• GIVEN TEXT:
= = = = = = =

By Will Ferguson, College of Arts & Sciences

PULLMAN, Wash. – More than three billion people worldwide depend on rice for survival, and the number is expected to climb as the developing world grows. In Asia every hectare devoted to rice produces food for 27 people. By 2050, each hectare will need to support at least 43 people.

To address this challenge, Washington State University plant biologists Asaph Cousins and Gerry Edwards are working with an international consortium of researchers to supercharge photosynthesis in rice by introducing more efficient traits found in wild strains and other crops.

The School of Biological Sciences researchers recently received an award from the University of Oxford to start the third phase of the Bill & Melinda Gates foundation sponsored project – an important step toward boosting rice yields and meeting the growing food needs of the developing world.

“This is a novel effort that has important implications for being able to grow rice in very arid environments where there is not a lot of water,” Cousins said. “The research may take us another 15 years to complete, but when you consider the warming climate and a growing population, the payoff is potentially very large.”

Rice 2.0

Plants use photosynthesis to convert sunlight and water into useable energy, but some are better at it than others. Rice uses the C3 photosynthetic pathway, which is much less efficient in hot, dry environments than the C4 pathway used by plants like maize and sorghum.

“Switching” rice to use C4 photosynthesis would theoretically increase productivity by up to 50 percent. Introduction of C4 traits into rice is predicted to improve nitrogen-use efficiency, double water-use efficiency and increase tolerance to high temperatures.

= = = = = = =

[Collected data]
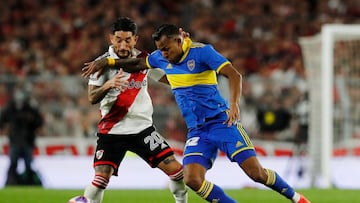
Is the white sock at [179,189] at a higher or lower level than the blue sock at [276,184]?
lower

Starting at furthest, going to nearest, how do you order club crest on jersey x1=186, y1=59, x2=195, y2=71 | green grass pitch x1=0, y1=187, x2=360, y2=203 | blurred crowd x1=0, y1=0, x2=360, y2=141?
blurred crowd x1=0, y1=0, x2=360, y2=141 → green grass pitch x1=0, y1=187, x2=360, y2=203 → club crest on jersey x1=186, y1=59, x2=195, y2=71

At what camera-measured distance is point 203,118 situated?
7691 millimetres

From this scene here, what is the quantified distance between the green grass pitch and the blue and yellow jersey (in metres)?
3.51

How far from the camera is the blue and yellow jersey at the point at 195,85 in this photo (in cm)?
760

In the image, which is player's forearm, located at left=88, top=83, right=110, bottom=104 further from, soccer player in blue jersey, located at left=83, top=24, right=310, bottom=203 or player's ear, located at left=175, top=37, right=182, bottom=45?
A: player's ear, located at left=175, top=37, right=182, bottom=45

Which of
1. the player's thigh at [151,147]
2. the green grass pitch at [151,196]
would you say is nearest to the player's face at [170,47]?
the player's thigh at [151,147]

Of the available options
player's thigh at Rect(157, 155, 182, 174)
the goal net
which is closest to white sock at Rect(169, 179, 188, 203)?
player's thigh at Rect(157, 155, 182, 174)

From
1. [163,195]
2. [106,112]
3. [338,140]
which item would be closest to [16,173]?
[163,195]

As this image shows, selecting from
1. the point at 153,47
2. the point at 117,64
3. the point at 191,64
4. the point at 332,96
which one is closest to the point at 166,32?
the point at 191,64

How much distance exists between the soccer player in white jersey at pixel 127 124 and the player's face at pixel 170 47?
0.60 m

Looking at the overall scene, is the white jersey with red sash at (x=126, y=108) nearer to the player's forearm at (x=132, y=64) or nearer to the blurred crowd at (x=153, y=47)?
the player's forearm at (x=132, y=64)

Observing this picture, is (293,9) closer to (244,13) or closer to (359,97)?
(244,13)

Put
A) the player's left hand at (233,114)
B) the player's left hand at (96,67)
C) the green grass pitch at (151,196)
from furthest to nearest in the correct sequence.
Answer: the green grass pitch at (151,196) → the player's left hand at (96,67) → the player's left hand at (233,114)

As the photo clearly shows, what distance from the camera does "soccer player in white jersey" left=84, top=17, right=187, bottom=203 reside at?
8102mm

= = = = = = =

• PROMPT: From the rice research article, extract the passage from "The School of" up to and including "the developing world.". The rows were gathered from a different source than the rice research article.

• FINISHED EXERCISE:
The School of Biological Sciences researchers recently received an award from the University of Oxford to start the third phase of the Bill & Melinda Gates foundation sponsored project – an important step toward boosting rice yields and meeting the growing food needs of the developing world.